"""

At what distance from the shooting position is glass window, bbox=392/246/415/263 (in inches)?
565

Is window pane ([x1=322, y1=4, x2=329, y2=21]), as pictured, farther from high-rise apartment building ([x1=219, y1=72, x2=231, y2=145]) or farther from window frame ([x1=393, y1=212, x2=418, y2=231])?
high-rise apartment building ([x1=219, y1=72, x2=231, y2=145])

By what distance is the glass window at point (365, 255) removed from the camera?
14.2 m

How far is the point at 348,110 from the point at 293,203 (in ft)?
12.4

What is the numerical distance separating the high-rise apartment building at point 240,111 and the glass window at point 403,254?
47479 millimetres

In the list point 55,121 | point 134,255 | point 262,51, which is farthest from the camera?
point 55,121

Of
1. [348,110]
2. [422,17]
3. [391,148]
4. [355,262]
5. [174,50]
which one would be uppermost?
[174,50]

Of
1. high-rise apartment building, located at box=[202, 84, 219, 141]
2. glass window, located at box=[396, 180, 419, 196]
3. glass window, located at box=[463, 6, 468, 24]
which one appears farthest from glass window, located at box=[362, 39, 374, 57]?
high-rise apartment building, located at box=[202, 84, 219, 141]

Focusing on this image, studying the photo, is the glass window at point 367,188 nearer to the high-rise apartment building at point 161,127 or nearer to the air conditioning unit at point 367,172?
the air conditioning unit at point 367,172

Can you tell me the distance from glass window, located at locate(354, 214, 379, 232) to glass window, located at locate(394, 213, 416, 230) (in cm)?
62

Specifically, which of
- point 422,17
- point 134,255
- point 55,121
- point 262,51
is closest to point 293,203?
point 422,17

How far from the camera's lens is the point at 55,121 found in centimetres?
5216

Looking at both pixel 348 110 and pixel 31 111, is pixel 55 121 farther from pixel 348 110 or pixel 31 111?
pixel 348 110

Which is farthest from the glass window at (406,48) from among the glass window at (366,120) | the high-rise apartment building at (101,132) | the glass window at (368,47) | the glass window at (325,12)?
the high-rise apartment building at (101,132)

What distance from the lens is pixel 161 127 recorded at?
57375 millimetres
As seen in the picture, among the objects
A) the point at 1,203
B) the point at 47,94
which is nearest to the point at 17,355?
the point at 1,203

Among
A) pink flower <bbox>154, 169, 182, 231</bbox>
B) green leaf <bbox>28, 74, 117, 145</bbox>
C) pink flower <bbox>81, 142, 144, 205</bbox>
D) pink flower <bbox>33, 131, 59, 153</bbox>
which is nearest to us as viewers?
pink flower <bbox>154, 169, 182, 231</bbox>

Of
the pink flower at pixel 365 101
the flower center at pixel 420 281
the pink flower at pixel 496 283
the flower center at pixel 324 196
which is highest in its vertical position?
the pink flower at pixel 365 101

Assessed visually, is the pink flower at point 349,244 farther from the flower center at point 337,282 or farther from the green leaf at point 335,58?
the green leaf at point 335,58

"""

» **Prompt**:
Copy out, without change, everything from the start of the entries above down to the line containing "47479 millimetres", including both ends.

» **Written solution**:
At what distance from the shooting position is glass window, bbox=392/246/415/263 (in inches)?
565

Is window pane ([x1=322, y1=4, x2=329, y2=21]), as pictured, farther from high-rise apartment building ([x1=219, y1=72, x2=231, y2=145]) or farther from window frame ([x1=393, y1=212, x2=418, y2=231])?
high-rise apartment building ([x1=219, y1=72, x2=231, y2=145])

By what distance is the glass window at point (365, 255) removed from the camera?
14.2 m

How far is the point at 348,110 from the point at 293,203 (in ft)?
12.4

What is the numerical distance separating the high-rise apartment building at point 240,111 and the glass window at point 403,254?
47479 millimetres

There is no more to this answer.